Tugas yang Diminta 1 - Dalam teks tadabbur Surat Al-Kahfi ayat 11, siapa yang disebut buta?
Tugas yang Diminta 2 - Lanjutkan tulisan tentang tadabbur Surat Al-Kahfi ayat 11 mulai dari sesudah kalimat terakhirnya.

Teks Sumber -
##############################

Kahfee Malam Jumat: Tadabbur Surat Al-Kahfi Ayat 11

Kahfee Malam Jumat: Tadabbur Surat Al-Kahfi Ayat 11

Ibnusinaschool.com–Setelah para pemuda goa berdoa dengan untaian kalimat yang indah dan sempurna serta penuh dengan kebaikan, kemudian Allah Swt. menjelaskan peristiwa yang terjadi atas mereka dalam firman-Nya,

فَضَرَبْنَا عَلَىٰ آذَانِهِمْ فِي الْكَهْفِ سِنِينَ عَدَدًا

Maka, Kami tutup telinga mereka di dalam gua itu selama bertahun-tahun.

Ayat ini merupakan sebentuk pernyataan bahwa Allah Swt. menurunkan tidur kepada mereka, sekaligus sebagai salah satu kefasihan al-Quran yang diakui orang Arab sebagai sesuatu yang tidak bisa mereka tandingi.

Kata adh-dharbu dalam ungkapan Arab berarti materi (jisim) lahiriah yang bersentuhan dengan materi lain secara keras. Dengan kata lain, artinya memukul, seperti, “fulan memukul bumi dengan tangannya secara keras.” Dari makna ini mengalami perluasan pemahaman dengan makna lain seperti menempel, melekat, bertaut dengan sangat kuat. Sehingga kata adh-dharbu pada ayat ini bermakna tidur panjang yang mana Allah menutup telinga mereka dengan sangat rapat, hingga mereka tidak mendengar dan merasakan apa pun di sekitarnya.

Imam al-Qurthubi menjelaskan, ini seperti perkataan orang Arab, “Sang penguasa memukul tangan rakyatnya,” yang maknanya dia mencegah mereka dari berbuat kerusakan. Atau, “Sang tuan memukul tangan budaknya yang diberi izin untuk berdagang,” yang dimaksud dia mencegahnya dari melakukan transaksi. Aswad bin Ya’far, yang buta, berkata: “Wahai saudaraku, dari berbagai peristiwa, aku dipukul di atas bumi dengan penuh kekerasan.”

##############################

Cuplikan data pertanyaan spasial
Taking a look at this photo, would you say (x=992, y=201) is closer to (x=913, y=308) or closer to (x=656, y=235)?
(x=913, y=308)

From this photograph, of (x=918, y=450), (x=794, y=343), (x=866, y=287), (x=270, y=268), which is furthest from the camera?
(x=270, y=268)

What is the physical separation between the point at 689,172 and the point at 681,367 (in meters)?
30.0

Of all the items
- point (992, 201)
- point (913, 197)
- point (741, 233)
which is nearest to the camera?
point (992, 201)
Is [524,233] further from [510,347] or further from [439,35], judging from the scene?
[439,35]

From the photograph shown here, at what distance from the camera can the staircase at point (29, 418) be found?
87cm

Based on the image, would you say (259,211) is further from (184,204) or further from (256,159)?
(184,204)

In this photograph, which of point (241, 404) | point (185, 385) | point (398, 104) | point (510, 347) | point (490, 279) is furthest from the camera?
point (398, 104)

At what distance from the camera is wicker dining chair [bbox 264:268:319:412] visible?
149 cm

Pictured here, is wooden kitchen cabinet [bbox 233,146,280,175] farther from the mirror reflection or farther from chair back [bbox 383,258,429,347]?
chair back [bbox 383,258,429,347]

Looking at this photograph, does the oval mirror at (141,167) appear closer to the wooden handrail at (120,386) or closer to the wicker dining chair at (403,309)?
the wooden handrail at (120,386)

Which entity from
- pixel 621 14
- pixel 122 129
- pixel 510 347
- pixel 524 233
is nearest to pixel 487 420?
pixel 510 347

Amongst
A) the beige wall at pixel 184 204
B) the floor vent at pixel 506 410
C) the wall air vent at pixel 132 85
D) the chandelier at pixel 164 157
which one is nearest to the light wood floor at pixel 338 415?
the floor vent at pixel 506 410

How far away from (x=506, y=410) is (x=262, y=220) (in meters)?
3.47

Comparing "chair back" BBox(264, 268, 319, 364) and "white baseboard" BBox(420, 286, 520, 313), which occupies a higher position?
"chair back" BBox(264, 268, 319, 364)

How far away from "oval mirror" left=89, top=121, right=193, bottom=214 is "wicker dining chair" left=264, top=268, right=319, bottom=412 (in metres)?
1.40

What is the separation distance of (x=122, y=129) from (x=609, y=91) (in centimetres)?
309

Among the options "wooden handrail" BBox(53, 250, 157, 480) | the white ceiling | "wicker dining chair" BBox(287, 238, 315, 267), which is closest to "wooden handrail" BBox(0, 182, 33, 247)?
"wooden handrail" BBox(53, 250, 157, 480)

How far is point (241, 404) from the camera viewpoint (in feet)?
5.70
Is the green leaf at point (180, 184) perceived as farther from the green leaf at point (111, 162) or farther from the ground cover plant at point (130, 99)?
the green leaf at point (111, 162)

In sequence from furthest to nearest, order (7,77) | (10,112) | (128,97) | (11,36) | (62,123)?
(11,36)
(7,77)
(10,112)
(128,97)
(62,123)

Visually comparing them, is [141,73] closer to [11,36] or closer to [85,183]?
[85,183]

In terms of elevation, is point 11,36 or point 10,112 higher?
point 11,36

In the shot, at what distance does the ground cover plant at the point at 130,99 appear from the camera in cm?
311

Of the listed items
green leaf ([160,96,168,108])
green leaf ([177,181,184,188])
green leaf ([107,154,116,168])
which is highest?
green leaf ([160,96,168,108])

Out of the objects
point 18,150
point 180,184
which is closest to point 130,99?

##############################

Hasil Tugas 1 - Aswad bin Ya'far.

Hasil Tugas 2 -
Az-Zajjaj menjelaskan ayat ini, sebagaimana dikutip Imam al-Qurthubi dalam tafsirnya bahwasannya Kami menghalangi pendengaran mereka, karena orang yang tidur akan terbangun jika mendengar sesuatu. Begitu pula dengan penjelasan Ibnu Abbas yang menyatakan bahwa Kami menutup telinga mereka dengan tidur, yaitu Kami menutup telinga mereka dari suara-suara yang masuk. Dengan kata lain, Kami mengabulkan doa mereka, mencegah mereka dari kejahatan kaumnya, lalu menidurkan mereka. Dan semua makna ini saling berdekatan.

Berkenaan dengan pengkhususan pada telinga, Nabi Saw. bersabda ketika mengetahui seorang pemuda yang tidur panjang dan tidak bangun untuk shalat malam dengan mengatakan,  “Itu adalah orang yang telinganya dikencingi setan.” Dalam konteks ini, Allah Swt. mengkhususkan telinga dengan ungkapan adh-dharb, meskipun semua indera mereka tertutup dari terjaga, telinga adalah jalur pertama bagi setiap manusia untuk terbangun. Dan karena itulah, tidur tidak akan bisa nyenyak ketika fungsi pendengaran terganggu.

Selain itu, penggunaan kata “adh-dharb” menunjukkan kekuatan tindakan, kedekatan yang kuat, dan keterikatan yang kukuh; seperti dalam firman Allah Swt. “wa dhuribat ‘alaihim adzillatu wal maskanah [Dan dilekatkan pada mereka kehinaan dan kemiskinan] Dalam arti, kehinaan dan kemiskinan melekat pada mereka secara erat, tanpa ada jalan keluar, dan tanpa bisa melarikan diri darinya. Demikian keterangan Syekh Ath-Thanthawi dalam Tafsir al-Wasîth

Selanjutnya, kata ‘adadan adalah sifat (na’at) untuk kata sinîn yang berarti tahun; yang dimaksud untuk menunjukkan banyaknya, sebab yang sedikit tidak perlu dihitung karena telah diketahui. Kata al-‘ad merupakan bentuk mashdar, sedangkan kata al-‘adad adalah kata benda yang dihitung. Di samping itu, karena yang banyak dalam hitungan manusia dianggap sedikit di sisi Allah, sebagaimana firman-Nya, “Dan sesungguhnya satu hari di sisi Tuhanmu adalah seperti seribu tahun menurut perhitunganmu.”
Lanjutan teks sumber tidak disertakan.